POS Customer Interactions with EIM Complex Events Processing


XTIVIA’s client is a supermarket chain operating 340+ stores in Mexico and the US. More than 100,000 employees service their core grocery market services as well as a specialty organic and fine foods brand. The client’s mantra is focused on accessible locations, friendly employees, extensive offers, and low prices. The client needed a partner to maintain their lead in customer satisfaction while increasing customer recommendations to others. Their vision is leadership in digital product strategy and the development to deliver a cutting-edge digital experience to their customers.


The client’s Point of Sale (POS) solution was restricting their ability to provide personalized customer service of their business strategy. Likewise, other in-store services to differentiate them from competitors in a modern retail environment. The resulting problems included:

  • The POS could not handle the peak time load of 70–90 million daily
    hits and an average 1.6 million sales orders per day.
  • The existing POS system’s Items Per Minute algorithm (a metric used
    to measure cashier performance) was inconsistent and potentially
  • The store and cashier IPM service performance was very slow.
  • Cache engines were taking four hours to refresh during maintenance periods.

Strategically, the client’s POS system backlog needed to be addressed in quick order:

  • Fraudulent transaction detection.
  • Product recommendations to boost sales based upon related items.
  • Mobile and email digital receipts.
  • Identify VIP customers and push notifications to store managers.


XTIVIA implemented an event-enable Service Oriented Architecture (SOA) solution to improve customer interactions both in-store and online. Utilizing TIBCO Business Works and Complex Events Processor, XTIVIA implemented an Enterprise Service Bus (ESB) pattern that efficiently published messages for asynchronous service consumption. The solution included the following:

  • A system to publish real-time events, such as scanning each item at the POS.
  • Building subscription services to consume one event for multiple purposes. For example, calculate the exact IPM of the cashier and store using centrally managed business rules
  • A fraud detection service at the point of credit card and debit card swipe with specific business rules.
  • A recommendation engine that suggests alternate products based on items purchased once a sales order is completed (offering customers better savings).
  • A VIP identification engine to inform the store manager regarding VIP customers’ in-store location so to better serve highly valued customers.
  • An in-memory datastore cluster using ActiveSpaces to optimize performance.
  • Several integration tools to improve customer service:
    • Social Media Integration (Twitter) using TIBCO BW Plug-in 1.0 for Twitter.
    • SPLUNK integration with custom Java code.
    • Weather Services Integration and Salesforce integration using TIBCO BW REST and JSON plug-in.

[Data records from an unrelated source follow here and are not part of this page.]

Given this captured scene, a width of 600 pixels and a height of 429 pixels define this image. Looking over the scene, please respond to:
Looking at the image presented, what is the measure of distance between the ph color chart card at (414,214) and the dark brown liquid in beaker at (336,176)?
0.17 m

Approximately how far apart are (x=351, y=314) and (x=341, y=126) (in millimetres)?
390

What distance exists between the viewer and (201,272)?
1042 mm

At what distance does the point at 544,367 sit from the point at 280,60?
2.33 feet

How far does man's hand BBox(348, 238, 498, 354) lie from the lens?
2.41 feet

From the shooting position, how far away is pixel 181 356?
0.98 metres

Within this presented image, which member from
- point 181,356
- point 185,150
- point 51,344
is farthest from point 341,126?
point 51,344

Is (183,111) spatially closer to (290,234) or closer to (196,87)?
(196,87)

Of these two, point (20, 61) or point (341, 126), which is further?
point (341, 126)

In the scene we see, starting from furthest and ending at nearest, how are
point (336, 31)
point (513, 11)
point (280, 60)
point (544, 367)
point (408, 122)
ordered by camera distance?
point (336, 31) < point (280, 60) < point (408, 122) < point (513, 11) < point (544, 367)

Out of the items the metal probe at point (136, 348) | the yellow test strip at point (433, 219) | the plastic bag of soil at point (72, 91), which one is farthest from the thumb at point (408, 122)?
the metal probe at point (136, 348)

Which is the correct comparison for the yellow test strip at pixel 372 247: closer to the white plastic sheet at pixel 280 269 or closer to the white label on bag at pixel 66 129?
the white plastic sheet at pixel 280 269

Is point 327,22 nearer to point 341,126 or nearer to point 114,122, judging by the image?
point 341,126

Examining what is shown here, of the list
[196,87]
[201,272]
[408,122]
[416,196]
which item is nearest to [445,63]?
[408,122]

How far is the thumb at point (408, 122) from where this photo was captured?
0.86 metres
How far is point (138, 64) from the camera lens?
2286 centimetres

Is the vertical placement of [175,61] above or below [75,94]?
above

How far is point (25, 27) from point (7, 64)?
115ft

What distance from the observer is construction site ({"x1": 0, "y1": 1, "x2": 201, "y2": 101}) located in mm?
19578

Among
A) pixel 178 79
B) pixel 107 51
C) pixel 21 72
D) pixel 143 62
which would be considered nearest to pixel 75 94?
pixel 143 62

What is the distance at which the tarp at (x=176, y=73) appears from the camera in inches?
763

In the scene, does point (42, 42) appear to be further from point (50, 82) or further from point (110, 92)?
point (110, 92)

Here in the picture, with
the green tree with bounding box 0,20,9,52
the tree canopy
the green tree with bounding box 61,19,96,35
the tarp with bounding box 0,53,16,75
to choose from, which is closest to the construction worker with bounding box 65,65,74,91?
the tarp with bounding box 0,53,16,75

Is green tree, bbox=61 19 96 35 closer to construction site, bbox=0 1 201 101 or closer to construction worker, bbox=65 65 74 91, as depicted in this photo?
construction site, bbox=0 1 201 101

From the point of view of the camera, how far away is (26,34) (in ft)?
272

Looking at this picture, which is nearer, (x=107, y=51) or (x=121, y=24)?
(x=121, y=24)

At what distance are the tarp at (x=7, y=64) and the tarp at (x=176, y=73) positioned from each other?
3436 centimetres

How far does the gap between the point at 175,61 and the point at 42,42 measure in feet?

By integrating their operational enterprise systems with a proven SOA ESB pattern, our client implemented a top-of-the-line POS system, secure fraud detection, and customer data analysis in quick succession. The most pertinent benefits included:

  • Successful fraud detection.
  • Digital notifications to the customer and VIP Identification.
  • Improved the accuracy of IPM calculations: Sales, Idle, Tender, and Total Order Time.
  • Performance-tuning of Cache Engines Startup by 94% to 15 minutes.
  • Performance-tuning of all Store & Cashier Services by 85% to 4 seconds.
  • 95 percent of the Business Events (BE) application were rewritten within two weeks.
  • BE application upgrade and migration from 5.2.2 to 5.3 and 5.4.

The Sales Order Collection engine is divided into two technical layers and four functional sub-layers as follows:

Technical Sub-Layers:
Application and Router
Functional Sub-Layers:
Processing, Grid, Proxy, and Datastore

During Disaster Recovery, the agents will use their logs to compare created sales order collections to those stored in the duplication log — if collection and log IDs match then the payload has already been delivered and the collection is deleted. Log entries get removed using a sliding window mechanism with a period equal to (T + D) where “T” is the inbound POS queue TTL setting and “D” is an additional time to account for any delay caused by the POS event going through the processing system.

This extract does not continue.